System Overview: LevelDB
LevelDB is a fast key-value storage library written at Google that provides an ordered mapping from string keys to string values. Many of its ideas and techniques are widely used in Big Data stacks, e.g., BigTable and HBase. The code in LevelDB is well-written with good documents, which is a ideal project to learn from.
1. Features
- LevelDB stores keys and values in arbitrary byte arrays, and data is sorted by key. It supports batching writes, forward and backward iteration, and compression of the data via Google’s Snappy compression library.
- LSM Tree: MemTable, SSTable, Compaction
- It does not support SQL, indexes.
2. Access Path
Read Path
- MemTable
- Last MemTable(which is being compacted now)
- SSTable
Write Path
- Add this operation to log
- MemTable
3. Implementations
MemTable
- Essentially a wrapper for skip list
- LevelDB uses customized memory allocator to estimate the size of data in MemTable
- LevelDB actually holds two instances of MemTable, one for current operations(e.g., Put), another for dumping to disk, which is similar to the double-buffer mechanism
SSTable
- SSTable Format
- Write: according to the format mentioned above
- Read: (1) start from level 0; (2) for each level, use metadata to binary search the file with corresponding key; (3) for each file(SSTable), use metadata and index to binary search the key-value pair
- Leveled structures
Redo Log
- Redo Log Format
- Failure Recovery(e.g., re-apply redo log when starting)

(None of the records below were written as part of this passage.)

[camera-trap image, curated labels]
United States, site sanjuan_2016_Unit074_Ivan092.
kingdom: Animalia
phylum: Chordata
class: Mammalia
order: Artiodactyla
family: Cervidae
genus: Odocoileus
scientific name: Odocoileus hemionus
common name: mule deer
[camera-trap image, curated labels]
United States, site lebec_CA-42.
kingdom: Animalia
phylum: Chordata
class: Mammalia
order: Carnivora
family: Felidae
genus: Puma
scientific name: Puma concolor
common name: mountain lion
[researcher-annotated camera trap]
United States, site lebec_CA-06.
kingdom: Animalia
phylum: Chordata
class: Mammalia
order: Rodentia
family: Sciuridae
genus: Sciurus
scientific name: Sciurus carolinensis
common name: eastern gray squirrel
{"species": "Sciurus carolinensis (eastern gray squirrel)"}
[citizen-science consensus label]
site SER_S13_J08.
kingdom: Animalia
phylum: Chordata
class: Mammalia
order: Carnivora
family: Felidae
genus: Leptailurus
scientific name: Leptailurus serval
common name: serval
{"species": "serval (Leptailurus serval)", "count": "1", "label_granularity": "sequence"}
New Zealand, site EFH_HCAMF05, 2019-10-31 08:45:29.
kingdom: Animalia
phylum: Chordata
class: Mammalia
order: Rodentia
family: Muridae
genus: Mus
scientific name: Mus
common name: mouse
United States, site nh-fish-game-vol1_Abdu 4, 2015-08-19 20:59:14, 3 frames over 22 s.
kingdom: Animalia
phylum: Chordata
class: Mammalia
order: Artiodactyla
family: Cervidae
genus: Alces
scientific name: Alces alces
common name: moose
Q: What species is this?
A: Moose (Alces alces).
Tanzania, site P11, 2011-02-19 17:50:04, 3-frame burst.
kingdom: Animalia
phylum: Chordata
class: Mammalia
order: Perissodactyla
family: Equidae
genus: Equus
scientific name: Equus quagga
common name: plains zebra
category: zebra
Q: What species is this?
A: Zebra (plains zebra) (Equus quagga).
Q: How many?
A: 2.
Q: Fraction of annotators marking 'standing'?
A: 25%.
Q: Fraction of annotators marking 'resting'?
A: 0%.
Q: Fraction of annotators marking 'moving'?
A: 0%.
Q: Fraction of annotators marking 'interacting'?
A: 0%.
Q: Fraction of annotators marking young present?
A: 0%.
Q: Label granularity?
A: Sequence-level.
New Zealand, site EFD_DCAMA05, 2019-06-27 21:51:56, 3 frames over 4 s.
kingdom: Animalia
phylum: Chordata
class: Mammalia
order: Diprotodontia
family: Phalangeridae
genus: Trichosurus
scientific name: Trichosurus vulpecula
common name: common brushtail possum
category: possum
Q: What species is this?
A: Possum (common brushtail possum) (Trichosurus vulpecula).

- Append to log before actual writing(a.k.a Write-ahead Logging)
Compaction
- Background
- Minor Compaction: when the size of MemTable is bigger then the predefined threshold, dump the current MemTable to a Level 0 SSTable
- Major Compaction:
VersionSet::PickCompaction
chooses a level for compaction - Manual Compaction
- Compaction Algorithm
- Timing
Version/VersionSet/VersionEdit
- Version: a snapshot for current database, generated by compaction
- VersionSet: all the versions
- VersionEdit: diff between versions
Failure Recovery
4. Interesting Tricks
- Iterator Design Pattern
- Abstract for Environment(POSIX Env)
- SequenceNumber for order of causality
- Cache for file descriptors(
TableCache
)
Written on March 17, 2017